Ci si deve domandare anche se si sarà in grado “di vendere e fornire assistenza attraverso tutti i canali tramite i quali già si vende, comprese le agenzie di viaggi. Se le risposte sono favorevoli, allora saranno fondamentali una strategia di marketing solida e un budget. Affidarsi solo all’ottimizzazione dei motori di ricerca, al search e al social media marketing per creare consapevolezza e generare interesse non sarà adeguato. Si avrà bisogno di una campagna di marketing integrata che comprenda pr, pubblicità sui media pertinenti, e-mail mirate, attività promozionale, Seo, Sem e marketing sui social media”.

Serviranno investimenti

Per avere successo, l’idea richiederà investimenti sia da parte dei venditori sia da parte degli acquirenti b2b di voli. “I fornitori di viaggi e gli intermediari devono pensare attentamente a come vendere e commercializzare questo nuovo servizio – afferma Janis Dzenis del sito di comparazione prezzi WayAway -. Attualmente, i voli per soli adulti non sono una tipica voce ricercata dai consumatori: molti non sanno che esiste come opzione. Sarebbe necessaria una campagna di marketing, insieme a una nuova tecnologia che possa aiutare i voli per soli adulti a comparire nel flusso di prenotazione. Le Ota e le società di metasearch dovrebbero prendere in considerazione l’aggiunta di un filtro per questo servizio e considerare di indirizzare le persone sui loro siti web”.

Chi ne trae vantaggio?

Chi trarrà vantaggio da questo nuovo servizio? Non saranno solo le compagnie aeree, “anche i venditori di viaggi e chi acquista alloggi dovrebbe pensare a come massimizzare questa nuova tendenza”, aggiunge Gareth Matthews di Didatravel, fornitore globale di distribuzione di viaggi . “Potrebbe essere una grande opportunità, ad esempio, per vendere il pacchetto vacanza per soli adulti. Gli hotel hanno già familiarizzato con il concetto di adult only e molti hanno modelli di business di successo, oltre a clienti fedeli e forti reti di distribuzione. Ora, la possibilità di abbinare a tutto questo un volo per soli adulti potrebbe rivelarsi vantaggioso per viaggiatori, distributori e fornitori”.

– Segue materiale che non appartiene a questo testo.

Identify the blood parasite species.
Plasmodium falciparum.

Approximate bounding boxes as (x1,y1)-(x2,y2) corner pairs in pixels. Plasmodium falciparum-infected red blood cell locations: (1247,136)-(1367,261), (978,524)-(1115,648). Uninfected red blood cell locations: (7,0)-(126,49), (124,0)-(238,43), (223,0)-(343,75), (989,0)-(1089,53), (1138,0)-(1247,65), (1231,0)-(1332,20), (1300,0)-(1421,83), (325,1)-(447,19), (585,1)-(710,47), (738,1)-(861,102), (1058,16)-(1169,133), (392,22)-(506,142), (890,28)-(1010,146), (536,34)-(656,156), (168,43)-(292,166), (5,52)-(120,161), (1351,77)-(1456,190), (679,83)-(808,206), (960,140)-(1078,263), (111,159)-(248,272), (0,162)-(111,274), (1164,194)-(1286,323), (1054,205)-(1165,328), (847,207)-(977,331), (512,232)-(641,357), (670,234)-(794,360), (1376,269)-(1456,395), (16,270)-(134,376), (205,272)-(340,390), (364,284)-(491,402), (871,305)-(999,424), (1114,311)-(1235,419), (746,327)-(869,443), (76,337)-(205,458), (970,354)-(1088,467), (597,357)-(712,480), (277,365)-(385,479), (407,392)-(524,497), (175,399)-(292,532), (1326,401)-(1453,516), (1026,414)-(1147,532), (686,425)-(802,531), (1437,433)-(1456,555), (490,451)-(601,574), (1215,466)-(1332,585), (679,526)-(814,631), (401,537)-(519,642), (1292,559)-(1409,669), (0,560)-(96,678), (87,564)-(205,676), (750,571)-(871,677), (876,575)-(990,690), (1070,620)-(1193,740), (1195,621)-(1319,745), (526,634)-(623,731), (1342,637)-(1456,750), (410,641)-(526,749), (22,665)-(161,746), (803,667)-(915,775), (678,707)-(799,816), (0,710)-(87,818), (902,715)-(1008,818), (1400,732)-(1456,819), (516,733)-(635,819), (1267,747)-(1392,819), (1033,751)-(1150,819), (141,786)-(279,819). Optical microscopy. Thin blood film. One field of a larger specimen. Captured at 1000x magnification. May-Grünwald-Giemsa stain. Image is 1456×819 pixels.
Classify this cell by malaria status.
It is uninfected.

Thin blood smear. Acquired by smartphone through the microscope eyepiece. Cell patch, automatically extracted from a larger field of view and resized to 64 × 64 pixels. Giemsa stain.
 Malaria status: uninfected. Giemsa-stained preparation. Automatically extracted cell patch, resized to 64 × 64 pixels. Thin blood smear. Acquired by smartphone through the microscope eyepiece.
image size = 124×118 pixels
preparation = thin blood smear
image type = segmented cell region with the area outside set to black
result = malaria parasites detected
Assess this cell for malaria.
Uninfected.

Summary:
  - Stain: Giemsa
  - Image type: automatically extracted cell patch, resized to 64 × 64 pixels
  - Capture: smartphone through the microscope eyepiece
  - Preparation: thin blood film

A concordare su questo punto è Haluk Kayhan, ceo di PrimeTravel, distributore di viaggi b2b che fornisce alloggi in tutto il mondo, che fa un passo in più, sottolineando come tutto ciò possa rappresentare una occasione per gli agenti di viaggi al dettaglio. In quanto stando “di fronte al cliente o vendendo al telefono, questo permette loro di aggiungere valore e di personalizzare un viaggio: possono giudicare se un viaggiatore è interessato o meno a un’esperienza in cabina per soli adulti in un modo che un venditore online non può fare”. Il consiglio dato ai vettori è quindi quello di tenere in considerazione il canale di vendita al dettaglio rispetto ad altri.